The film opens in 1928 Los
Angeles with gutsy single mother Christine Collins,
played by an outstanding Angelina Jolie, and her 9-year-old son Walter (Gattlin
Griffith) taking a red trolley car, as the kid has to get to school and his mom
is on her way to work.
One day, Christine gets home to find that Walter is missing.
Confronting her worst nightmare, she desperately turns to the Los Angeles
Police Department. Nevertheless, the officials offer her a discouraging answer,
since they take the problem as a casual disappearance, an approach which will
prove to be only a bitter foretaste of a following shoddier attitude.
Some time passes, but Christine won’t give up on her son.

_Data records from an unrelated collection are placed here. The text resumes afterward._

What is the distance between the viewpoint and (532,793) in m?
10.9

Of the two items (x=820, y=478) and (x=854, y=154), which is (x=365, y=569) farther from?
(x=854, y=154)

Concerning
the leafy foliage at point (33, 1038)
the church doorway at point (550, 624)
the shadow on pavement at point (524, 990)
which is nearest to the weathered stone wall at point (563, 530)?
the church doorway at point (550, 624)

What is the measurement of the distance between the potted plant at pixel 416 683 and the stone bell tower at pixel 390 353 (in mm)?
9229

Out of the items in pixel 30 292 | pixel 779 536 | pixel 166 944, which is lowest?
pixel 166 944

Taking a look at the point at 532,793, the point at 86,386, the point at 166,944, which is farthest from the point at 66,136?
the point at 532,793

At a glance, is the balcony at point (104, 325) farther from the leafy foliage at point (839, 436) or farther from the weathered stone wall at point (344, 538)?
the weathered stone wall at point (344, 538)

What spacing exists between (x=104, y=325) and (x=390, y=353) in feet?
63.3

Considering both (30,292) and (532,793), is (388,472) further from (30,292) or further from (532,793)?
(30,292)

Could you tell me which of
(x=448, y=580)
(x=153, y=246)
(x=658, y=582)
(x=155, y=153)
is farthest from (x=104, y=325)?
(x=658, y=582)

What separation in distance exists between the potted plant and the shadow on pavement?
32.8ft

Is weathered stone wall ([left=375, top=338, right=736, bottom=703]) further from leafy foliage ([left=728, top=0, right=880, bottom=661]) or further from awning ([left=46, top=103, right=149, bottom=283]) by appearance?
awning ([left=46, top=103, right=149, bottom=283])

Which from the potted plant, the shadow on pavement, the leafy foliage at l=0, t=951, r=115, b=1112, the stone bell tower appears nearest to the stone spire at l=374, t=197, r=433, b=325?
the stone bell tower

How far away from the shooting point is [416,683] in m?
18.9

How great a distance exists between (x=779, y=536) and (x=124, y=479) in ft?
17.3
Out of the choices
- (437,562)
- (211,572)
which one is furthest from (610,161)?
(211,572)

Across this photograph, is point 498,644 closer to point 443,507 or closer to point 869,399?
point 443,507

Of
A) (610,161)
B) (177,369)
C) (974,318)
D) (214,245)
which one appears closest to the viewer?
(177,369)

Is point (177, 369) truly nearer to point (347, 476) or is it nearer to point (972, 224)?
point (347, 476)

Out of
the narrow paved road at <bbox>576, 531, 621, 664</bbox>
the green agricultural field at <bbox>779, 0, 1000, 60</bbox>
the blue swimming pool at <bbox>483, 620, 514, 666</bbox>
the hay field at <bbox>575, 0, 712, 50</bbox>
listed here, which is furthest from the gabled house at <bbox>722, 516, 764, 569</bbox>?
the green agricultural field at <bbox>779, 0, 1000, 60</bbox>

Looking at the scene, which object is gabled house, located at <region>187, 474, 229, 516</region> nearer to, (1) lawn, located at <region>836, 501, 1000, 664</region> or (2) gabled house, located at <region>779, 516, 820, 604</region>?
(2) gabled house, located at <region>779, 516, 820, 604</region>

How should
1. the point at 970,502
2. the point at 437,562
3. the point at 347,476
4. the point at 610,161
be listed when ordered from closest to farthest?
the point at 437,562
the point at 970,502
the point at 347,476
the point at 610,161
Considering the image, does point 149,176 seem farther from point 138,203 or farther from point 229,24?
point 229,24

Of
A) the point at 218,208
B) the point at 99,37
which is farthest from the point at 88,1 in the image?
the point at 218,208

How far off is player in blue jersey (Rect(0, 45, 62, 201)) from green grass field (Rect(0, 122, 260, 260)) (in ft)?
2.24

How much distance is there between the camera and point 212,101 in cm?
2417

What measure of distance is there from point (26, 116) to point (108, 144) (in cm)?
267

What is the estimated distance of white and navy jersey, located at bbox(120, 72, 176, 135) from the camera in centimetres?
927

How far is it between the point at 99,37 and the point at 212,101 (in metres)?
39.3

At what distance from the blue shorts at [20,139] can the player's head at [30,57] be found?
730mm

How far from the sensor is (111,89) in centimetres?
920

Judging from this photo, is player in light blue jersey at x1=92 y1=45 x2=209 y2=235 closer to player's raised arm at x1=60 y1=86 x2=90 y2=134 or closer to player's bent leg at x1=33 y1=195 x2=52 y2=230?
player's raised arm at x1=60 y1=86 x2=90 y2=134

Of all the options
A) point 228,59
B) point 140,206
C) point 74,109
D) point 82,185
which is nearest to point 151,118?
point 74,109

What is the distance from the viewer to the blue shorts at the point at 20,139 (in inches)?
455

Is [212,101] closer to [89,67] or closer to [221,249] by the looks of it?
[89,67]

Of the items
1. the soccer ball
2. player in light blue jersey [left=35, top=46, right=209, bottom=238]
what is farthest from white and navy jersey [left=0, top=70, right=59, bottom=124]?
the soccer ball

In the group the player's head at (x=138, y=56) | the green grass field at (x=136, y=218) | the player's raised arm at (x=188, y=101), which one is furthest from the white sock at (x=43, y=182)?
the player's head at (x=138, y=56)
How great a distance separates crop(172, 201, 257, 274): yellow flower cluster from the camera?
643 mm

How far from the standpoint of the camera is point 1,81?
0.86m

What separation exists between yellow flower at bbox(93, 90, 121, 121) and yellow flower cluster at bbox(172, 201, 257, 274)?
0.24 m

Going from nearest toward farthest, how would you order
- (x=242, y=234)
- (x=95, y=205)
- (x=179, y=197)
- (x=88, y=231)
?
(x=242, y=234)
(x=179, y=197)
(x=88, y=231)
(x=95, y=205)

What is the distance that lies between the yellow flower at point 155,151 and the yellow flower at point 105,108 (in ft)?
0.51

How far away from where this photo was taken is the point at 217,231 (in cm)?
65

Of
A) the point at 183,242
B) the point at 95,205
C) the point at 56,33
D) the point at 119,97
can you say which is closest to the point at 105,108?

When Capt. J.J. Jones, played by Jeffrey Donovan, reunites the frantic mother
with her supposed son in a scene meant to capture the spotlight, Christine
realizes that she has never seen the boy before and refuses to pretend that he
is her child.
“Changeling” focuses too much on the performances of the
actors and structure of the plot, that it leaves humanity way behind. The film
may be brilliantly built, but it is deficient in sympathy and compassion. And
while Angelina Jolie’s beautiful face and flawless lips warm the cold facts, a
less tense atmosphere would have been more appropriate.